Dr. David Nabarro, head of crisis operations for the U.N. World Health Organization, warned that disease could take more lives than the waves. "The initial terror associated with the tsunamis and the earthquake itself may be dwarfed by the longer term suffering of the affected communities,'' he said.
The main enemy is pestilence that can come from many different sources and cause a bewildering number of deadly diseases. Many are contracted from contaminated water that, according to Gerald Martone of the International Rescue Committee, can carry more than 50 diseases.
(Excerpt) Read more at fumento.com ...
Will his life-saving advice -- to unleash that banned weapon of mass destruction, DDT, on mosquitos -- be taken to heart?
Probably not, alas.
Check out this article if you have a strong stomach.
And, Happy new Year!
I'd rather both those entities cease to exist, too, but there's more to the article, so here's what I believe to be the most significant paragraphs, speaking to the action that, if taken immediately, could save hundreds of thousands of lives:
Malaria and dengue fever, both carried by mosquitoes, are already endemic in many of the affected areas and disease levels could dramatically increase as they breed in the countless pools of stagnant water left behind by the waves. Mosquitoes that carry malaria come out at night, those that carry dengue by day. They thus kill around the clock.
Draining the pools would be terribly laborious, especially since mosquitoes can breed in nothing more than a footprint. The best answer would be spraying with DDT. Unfortunately, environmentalists have demonized DDT based essentially on unfounded accusations in a 1962 book, Silent Spring.

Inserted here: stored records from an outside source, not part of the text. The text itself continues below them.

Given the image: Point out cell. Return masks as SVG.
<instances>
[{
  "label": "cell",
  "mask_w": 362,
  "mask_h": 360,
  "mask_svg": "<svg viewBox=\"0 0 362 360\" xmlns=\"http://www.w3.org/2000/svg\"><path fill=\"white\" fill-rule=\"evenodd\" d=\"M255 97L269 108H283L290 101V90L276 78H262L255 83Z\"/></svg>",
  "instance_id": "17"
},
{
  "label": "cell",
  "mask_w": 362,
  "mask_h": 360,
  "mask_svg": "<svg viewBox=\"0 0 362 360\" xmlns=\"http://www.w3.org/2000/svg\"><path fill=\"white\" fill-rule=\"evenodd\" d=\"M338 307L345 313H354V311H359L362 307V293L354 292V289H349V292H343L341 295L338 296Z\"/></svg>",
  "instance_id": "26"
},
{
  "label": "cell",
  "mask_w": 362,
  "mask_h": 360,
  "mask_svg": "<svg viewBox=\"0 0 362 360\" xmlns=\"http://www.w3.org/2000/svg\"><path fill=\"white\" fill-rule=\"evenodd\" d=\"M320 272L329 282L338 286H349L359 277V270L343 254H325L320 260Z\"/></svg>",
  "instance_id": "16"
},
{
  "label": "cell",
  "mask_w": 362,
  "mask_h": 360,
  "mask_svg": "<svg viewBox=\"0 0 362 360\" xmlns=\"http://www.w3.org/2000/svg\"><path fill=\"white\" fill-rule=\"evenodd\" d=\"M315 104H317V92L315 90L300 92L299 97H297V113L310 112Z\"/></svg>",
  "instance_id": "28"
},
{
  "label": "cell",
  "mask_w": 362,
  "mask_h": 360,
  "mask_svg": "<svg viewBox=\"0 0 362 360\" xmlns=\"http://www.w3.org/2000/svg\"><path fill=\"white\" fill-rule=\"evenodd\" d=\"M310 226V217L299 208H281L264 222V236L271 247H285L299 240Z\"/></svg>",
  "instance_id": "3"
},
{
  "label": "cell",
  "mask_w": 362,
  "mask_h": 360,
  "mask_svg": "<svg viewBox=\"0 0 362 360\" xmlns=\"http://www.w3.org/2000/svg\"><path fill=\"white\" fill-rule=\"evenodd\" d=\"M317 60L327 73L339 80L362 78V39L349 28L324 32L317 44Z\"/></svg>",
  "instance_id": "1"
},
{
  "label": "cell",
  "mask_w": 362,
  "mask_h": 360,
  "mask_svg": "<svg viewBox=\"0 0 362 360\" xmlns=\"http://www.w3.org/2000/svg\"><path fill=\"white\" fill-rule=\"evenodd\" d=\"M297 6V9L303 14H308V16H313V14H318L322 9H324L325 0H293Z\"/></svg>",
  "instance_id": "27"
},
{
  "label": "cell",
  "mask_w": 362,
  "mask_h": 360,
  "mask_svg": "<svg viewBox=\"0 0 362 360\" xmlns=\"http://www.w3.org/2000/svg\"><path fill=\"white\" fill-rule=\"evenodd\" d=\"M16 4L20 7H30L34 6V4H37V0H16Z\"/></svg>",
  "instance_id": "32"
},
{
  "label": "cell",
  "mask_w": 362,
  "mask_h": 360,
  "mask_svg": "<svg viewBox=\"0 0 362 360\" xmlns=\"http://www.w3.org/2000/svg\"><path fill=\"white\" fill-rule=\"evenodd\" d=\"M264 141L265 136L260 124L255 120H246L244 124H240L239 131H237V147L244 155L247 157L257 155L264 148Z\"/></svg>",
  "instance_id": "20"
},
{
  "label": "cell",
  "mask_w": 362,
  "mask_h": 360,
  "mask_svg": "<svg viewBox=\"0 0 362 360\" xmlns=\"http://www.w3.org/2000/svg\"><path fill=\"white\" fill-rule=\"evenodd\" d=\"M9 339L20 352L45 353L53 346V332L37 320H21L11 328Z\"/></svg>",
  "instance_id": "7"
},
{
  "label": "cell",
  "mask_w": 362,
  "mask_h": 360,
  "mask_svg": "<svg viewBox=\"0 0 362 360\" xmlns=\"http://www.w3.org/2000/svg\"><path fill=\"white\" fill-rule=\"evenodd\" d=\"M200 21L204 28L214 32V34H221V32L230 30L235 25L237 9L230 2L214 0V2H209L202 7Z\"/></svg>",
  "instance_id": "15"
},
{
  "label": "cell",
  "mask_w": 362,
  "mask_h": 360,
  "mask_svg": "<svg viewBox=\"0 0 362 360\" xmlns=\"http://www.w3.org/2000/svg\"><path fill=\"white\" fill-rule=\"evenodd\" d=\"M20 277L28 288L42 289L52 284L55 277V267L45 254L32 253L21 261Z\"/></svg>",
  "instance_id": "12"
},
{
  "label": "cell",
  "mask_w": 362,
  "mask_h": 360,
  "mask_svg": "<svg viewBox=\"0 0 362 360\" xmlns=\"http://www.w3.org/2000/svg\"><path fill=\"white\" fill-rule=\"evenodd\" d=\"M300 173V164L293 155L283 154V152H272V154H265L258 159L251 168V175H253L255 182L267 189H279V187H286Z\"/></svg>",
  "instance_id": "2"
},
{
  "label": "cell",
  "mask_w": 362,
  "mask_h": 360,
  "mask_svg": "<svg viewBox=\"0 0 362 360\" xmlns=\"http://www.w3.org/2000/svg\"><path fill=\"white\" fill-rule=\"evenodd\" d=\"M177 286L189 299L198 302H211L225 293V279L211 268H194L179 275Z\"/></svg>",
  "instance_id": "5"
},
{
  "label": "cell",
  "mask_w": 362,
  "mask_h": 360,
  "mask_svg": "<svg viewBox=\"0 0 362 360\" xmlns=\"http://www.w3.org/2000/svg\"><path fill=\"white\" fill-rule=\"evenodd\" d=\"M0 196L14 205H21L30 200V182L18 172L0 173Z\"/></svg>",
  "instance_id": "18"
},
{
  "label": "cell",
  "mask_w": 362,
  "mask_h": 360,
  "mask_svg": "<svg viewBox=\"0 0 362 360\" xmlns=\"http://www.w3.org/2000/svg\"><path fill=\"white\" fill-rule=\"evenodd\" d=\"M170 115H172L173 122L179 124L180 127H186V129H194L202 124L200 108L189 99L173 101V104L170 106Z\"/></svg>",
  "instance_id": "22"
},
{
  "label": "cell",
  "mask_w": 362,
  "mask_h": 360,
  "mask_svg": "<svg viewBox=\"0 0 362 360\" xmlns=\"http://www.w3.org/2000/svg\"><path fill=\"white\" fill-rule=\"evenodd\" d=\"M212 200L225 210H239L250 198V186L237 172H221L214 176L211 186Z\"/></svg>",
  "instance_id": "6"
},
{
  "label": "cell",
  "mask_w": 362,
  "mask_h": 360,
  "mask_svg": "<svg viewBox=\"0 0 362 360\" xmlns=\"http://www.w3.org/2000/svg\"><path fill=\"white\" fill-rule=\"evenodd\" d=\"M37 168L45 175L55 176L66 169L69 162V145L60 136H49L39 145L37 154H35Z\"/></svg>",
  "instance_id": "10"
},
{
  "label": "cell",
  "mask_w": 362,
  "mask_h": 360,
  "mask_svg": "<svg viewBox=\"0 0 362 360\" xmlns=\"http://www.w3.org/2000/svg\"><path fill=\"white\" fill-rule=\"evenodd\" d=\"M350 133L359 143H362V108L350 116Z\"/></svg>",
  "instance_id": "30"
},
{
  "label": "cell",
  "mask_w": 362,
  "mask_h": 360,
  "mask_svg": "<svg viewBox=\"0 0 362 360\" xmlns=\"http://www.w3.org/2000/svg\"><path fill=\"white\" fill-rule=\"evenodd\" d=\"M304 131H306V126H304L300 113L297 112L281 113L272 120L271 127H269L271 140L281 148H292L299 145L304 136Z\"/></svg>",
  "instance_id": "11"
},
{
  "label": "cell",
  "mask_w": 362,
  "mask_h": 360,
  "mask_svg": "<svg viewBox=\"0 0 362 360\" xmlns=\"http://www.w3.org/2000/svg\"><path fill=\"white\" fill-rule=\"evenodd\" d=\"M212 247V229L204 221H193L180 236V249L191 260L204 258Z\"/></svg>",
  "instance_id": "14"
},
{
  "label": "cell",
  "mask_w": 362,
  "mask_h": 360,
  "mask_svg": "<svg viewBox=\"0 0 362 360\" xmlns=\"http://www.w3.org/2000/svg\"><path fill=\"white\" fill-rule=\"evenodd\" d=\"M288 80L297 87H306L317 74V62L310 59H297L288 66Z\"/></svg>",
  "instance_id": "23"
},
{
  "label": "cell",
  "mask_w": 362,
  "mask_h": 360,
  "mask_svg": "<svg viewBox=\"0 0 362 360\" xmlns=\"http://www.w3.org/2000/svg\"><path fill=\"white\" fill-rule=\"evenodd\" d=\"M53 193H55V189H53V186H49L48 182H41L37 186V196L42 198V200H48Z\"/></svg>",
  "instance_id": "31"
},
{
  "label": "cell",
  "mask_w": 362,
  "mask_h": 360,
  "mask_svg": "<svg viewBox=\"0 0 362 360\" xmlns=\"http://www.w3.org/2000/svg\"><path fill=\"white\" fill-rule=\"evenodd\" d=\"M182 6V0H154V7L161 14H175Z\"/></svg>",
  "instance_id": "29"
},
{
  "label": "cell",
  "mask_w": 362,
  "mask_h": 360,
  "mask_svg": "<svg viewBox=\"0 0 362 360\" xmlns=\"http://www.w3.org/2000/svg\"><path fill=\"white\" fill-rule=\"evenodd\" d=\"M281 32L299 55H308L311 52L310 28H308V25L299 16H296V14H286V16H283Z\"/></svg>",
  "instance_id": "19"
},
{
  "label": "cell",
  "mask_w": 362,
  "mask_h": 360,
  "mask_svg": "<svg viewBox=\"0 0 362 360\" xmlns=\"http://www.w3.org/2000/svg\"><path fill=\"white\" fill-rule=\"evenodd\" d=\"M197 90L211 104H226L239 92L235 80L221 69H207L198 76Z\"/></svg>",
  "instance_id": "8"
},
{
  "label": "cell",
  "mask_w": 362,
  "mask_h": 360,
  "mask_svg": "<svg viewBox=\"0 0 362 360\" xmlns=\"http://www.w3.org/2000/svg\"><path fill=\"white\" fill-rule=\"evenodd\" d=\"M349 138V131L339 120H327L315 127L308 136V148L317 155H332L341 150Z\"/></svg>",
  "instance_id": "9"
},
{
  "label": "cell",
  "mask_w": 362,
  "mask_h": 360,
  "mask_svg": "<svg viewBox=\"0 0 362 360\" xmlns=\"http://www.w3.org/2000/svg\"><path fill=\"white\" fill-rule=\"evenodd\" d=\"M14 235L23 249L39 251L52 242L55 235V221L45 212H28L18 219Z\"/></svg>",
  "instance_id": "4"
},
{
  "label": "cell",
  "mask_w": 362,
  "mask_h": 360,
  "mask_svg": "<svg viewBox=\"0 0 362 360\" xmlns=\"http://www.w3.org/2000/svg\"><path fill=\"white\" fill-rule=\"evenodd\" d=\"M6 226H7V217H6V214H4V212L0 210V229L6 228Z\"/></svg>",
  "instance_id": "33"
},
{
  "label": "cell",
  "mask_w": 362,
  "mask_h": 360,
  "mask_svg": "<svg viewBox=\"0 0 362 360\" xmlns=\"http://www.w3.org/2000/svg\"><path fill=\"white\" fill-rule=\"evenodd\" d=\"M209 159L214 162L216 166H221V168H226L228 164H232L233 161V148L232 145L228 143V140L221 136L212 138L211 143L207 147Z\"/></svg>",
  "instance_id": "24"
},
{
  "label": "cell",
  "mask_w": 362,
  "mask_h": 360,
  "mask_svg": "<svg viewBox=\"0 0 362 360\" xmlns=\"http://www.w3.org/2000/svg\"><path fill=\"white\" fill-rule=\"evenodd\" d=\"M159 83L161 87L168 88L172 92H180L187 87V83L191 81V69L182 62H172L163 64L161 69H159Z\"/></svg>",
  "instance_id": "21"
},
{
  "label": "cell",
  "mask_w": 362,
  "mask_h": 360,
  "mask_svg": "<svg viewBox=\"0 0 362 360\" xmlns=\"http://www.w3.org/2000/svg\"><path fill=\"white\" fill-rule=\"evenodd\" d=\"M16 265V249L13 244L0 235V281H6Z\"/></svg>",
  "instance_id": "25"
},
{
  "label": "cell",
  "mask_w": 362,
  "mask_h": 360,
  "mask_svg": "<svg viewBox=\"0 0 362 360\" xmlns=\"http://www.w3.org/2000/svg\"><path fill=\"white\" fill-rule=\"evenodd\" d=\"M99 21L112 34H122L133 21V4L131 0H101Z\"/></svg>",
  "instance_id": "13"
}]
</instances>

Yet notes Paul Driessen, author of Eco-Imperialism and senior policy advisor for the Congress of Racial Equality, "DDT is not only probably the most effective mosquito killer on earth, it's also been tested for literally decades and has never been shown to harm people." It's questionable whether it even has any impact on the environment. There are other insecticides available, Driessen observes, but "they don't have the repellency of DDT and a single DDT spraying lasts six months."
He says DDT should be sprayed on water pools, tents, and on people themselves as indeed was once common in Sri Lanka and throughout most of the world. "We need to ignore the environmentalists and concentrate on immediate health dangers," he says. Incidentally, by and large environmental groups also oppose water chlorination.
Typhus, spread by fleas and lice, could also become epidemic and DDT has an excellent track record in preventing it since it was first dusted on Italian war refugees in 1943.
bump & a Fumento ping, Happy New Year!